- Formation badge of the 63rd (Royal Naval) Division
- Active: 19 July 1916 – April 1919
- Country: United Kingdom
- Branch: British Army
- Type: Naval Infantry
- Size: Brigade of 1,500 men
- Part of: 63rd (Royal Naval) Division
- Engagements: First World War Battle of the Ancre; Battle of Arras; Second Battle of Passchendaele; Operation Michael; Battle of Cambrai; ;

Commanders
- Notable commanders: Brigadier General David Mercer

Insignia

= 188th Brigade (United Kingdom) =

The 188th Brigade was an infantry brigade of the British Army which comprised several battalions provided by the Royal Navy and Royal Marines. The brigade was formed in July 1916 following the absorption of the Royal Naval Division into the British Army, thereby becoming the 63rd (Royal Naval) Division. The brigade itself was the direct successor to the 1st (Royal Naval) Brigade, and would serve until its disbandment in 1919.

== Formation ==
In July 1916, the Royal Naval Division was placed under the control of the British Army, and subsequently left the jurisdiction of the Royal Navy. On 19 July, the 188th Brigade was formed by redesignation of the 1st (Royal Naval) Brigade, (Note: On 7 July 1916, the 1st (Royal Naval) Brigade was redesignated as the 3rd (Royal Marine) Brigade, but this was quickly reverted on 9 July. On 19 July 1916, the 1st (RN) Brigade was once again redesignated, now as the 188th Brigade.) which had been the new formation's direct predecessor.

== Western Front ==

=== Battle of Ancre ===

Operational map for the Battle of the Somme. VIII Corps' sector can be seen to the north near Hébuterne and Auchex.

After the evacuation of Gallipoli, the Royal Naval Division moved to France where it participated as 63rd Division in the final phase of the Battle of the Somme, advancing along the River Ancre to capture Beaucourt. The division had four objectives during the Battle of Ancre, the Dotted Green Line, the German front trench, then the Green Line, the road to Beaucourt station. The road ran along a fortified ridge. The Yellow Line was a trench which lay beyond the road, around the remains of Beaucourt on its south-west edge and the final objective, the Red Line, was beyond Beaucourt, where the division was to consolidate.

The plan was for the battalions to leap-frog towards the final objective. The 1st Royal Marine Light Infantry (RMLI), Howe, Hawke and Hood battalions were assigned the Dotted Green Line and the Yellow Line, the 2nd RMLI, Anson, Nelson and Drake battalions were to take the Green and Red lines. When the battle began in the early hours of 13 November, platoons from the 1st RMLI crawled across no-man's land towards the German line. A creeping barrage was fired by the British artillery but many casualties were suffered in no-man's land, about 50 percent of the total casualties occurring before the first German trench had been captured. German artillery-fire and machine-gun fire was so effective that all company commanding officers of the 1st RMLI were killed before reaching the first objective.

:: INFORMATION PROVIDED ::
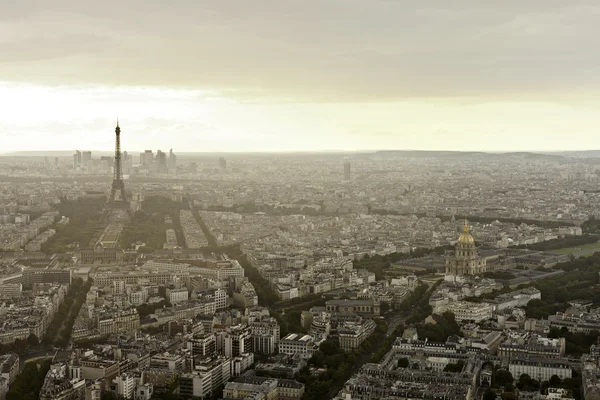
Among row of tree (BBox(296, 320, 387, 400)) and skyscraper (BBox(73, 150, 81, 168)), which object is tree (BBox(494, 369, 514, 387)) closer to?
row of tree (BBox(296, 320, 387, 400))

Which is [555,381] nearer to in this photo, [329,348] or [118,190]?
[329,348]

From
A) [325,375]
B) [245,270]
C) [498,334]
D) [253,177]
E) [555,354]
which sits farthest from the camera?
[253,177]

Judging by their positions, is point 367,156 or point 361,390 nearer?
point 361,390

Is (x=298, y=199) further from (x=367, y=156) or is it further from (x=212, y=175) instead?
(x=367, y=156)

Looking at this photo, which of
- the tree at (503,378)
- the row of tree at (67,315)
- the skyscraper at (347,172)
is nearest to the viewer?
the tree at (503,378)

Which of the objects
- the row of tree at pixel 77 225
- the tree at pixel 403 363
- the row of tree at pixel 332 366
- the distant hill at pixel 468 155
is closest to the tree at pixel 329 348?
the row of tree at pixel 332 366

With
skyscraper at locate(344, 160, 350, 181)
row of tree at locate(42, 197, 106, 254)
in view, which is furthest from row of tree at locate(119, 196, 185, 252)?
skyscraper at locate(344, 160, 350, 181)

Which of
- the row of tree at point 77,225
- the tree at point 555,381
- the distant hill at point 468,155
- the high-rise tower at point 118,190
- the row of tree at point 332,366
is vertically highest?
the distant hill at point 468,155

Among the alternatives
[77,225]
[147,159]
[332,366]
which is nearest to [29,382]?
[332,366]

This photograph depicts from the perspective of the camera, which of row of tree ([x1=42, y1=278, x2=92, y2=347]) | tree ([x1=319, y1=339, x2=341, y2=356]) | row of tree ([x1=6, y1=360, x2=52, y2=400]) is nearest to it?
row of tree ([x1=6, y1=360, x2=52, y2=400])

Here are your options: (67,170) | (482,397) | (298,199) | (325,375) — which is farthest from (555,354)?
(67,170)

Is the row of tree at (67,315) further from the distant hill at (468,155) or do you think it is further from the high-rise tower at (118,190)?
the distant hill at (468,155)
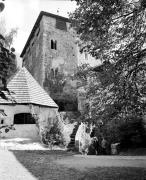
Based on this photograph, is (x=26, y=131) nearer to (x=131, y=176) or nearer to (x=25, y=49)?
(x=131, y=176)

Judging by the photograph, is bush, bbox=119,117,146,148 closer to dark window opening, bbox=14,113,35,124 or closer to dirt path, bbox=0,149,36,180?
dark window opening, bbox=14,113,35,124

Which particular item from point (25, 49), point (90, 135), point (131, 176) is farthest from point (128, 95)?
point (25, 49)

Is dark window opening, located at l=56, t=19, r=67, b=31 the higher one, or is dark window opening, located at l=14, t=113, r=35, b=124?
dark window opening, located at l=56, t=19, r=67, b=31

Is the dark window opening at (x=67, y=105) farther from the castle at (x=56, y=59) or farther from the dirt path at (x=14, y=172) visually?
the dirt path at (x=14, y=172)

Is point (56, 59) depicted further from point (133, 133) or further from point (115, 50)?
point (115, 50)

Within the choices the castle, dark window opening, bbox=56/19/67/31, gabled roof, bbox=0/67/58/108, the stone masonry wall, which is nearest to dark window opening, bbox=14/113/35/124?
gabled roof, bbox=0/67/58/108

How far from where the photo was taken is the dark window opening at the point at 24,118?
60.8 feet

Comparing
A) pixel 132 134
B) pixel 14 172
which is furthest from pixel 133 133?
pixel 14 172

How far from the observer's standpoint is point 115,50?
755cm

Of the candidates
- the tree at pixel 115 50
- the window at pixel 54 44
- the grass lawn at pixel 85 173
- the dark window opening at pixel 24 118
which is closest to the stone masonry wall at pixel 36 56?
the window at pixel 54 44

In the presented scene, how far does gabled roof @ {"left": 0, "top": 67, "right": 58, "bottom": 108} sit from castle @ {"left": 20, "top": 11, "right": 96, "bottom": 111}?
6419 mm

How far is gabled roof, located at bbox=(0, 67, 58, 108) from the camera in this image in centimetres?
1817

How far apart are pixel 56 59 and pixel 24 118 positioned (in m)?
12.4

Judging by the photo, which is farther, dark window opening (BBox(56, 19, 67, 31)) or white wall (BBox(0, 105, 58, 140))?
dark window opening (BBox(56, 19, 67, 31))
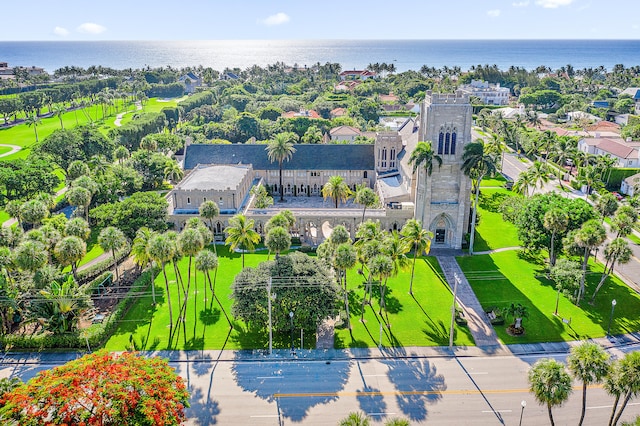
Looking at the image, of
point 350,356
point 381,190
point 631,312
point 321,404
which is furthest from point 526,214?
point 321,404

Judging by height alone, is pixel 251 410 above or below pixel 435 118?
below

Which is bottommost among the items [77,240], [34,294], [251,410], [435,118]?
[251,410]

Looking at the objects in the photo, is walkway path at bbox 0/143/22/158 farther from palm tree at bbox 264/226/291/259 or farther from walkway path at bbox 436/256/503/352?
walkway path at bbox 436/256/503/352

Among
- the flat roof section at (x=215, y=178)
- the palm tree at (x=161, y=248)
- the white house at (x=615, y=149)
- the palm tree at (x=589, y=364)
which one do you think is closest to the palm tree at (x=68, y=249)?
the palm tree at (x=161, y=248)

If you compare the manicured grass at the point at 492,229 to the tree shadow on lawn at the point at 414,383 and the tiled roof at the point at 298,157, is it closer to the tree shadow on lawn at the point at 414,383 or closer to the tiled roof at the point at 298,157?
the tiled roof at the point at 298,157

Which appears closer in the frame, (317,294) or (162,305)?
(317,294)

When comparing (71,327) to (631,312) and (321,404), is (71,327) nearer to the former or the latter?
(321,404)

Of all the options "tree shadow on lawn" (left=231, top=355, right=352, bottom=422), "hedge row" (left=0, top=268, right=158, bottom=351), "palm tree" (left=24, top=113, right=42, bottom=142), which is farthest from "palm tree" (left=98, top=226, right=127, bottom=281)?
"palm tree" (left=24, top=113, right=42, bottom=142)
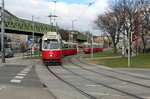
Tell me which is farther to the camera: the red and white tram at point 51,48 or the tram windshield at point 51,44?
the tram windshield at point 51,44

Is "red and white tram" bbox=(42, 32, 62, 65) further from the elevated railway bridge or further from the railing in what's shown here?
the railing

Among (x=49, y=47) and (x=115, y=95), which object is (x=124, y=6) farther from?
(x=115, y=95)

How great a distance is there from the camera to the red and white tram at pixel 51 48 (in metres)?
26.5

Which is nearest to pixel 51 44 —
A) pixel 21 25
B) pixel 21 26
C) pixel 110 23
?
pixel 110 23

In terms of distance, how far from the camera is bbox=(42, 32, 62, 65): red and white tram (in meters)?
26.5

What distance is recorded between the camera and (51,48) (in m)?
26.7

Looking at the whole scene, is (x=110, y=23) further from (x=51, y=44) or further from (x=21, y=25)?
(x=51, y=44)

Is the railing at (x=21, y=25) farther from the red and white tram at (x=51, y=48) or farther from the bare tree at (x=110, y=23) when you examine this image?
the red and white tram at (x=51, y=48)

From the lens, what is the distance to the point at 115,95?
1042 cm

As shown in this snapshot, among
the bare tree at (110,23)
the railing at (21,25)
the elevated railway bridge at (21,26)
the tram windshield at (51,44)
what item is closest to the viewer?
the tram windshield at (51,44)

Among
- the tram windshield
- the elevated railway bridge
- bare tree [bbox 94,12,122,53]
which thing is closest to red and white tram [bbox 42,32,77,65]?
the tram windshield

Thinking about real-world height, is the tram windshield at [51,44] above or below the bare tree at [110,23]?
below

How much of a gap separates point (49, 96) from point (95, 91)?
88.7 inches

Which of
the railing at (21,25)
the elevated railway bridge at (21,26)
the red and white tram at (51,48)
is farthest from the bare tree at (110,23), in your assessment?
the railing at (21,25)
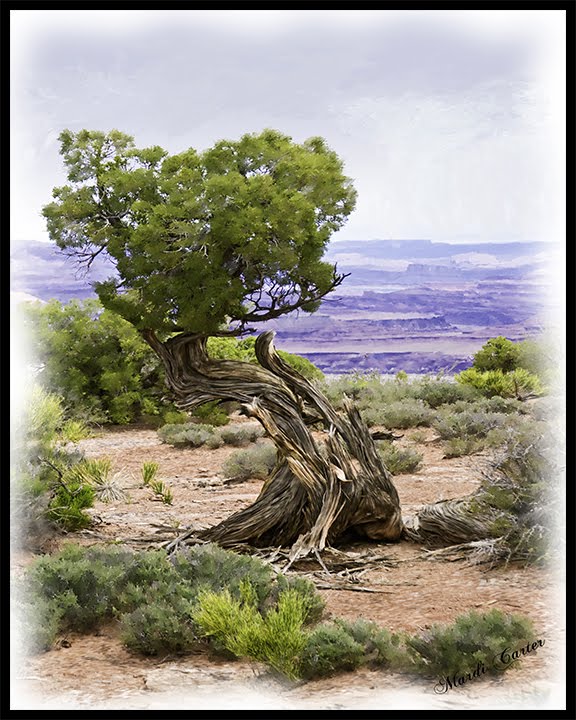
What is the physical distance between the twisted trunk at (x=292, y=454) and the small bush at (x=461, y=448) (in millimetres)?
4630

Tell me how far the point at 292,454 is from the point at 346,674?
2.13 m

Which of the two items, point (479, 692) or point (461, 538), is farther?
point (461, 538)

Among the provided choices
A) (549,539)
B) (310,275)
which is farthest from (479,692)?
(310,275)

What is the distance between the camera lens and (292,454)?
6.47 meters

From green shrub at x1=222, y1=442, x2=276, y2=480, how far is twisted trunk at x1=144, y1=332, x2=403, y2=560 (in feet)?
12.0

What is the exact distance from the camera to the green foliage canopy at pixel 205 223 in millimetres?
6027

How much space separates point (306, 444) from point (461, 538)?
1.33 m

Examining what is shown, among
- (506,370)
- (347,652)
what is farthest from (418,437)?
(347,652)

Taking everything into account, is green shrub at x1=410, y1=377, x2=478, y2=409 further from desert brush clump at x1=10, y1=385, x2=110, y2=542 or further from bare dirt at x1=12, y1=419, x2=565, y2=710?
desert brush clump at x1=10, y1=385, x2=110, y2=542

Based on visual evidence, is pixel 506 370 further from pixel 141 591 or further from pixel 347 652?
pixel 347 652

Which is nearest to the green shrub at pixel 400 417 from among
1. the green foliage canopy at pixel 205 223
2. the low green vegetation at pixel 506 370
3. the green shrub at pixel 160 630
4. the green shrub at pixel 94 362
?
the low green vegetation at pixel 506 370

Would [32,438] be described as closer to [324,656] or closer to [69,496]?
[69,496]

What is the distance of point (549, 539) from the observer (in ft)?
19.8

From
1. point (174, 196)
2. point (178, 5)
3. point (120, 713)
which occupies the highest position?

:: AIM OF THE EXERCISE ::
In the 188th Brigade text, which battalions were given the Green and Red lines as their objectives?

:: RESPONSE TO THIS EXERCISE ::
The 2nd RMLI, Anson, Nelson and Drake battalions.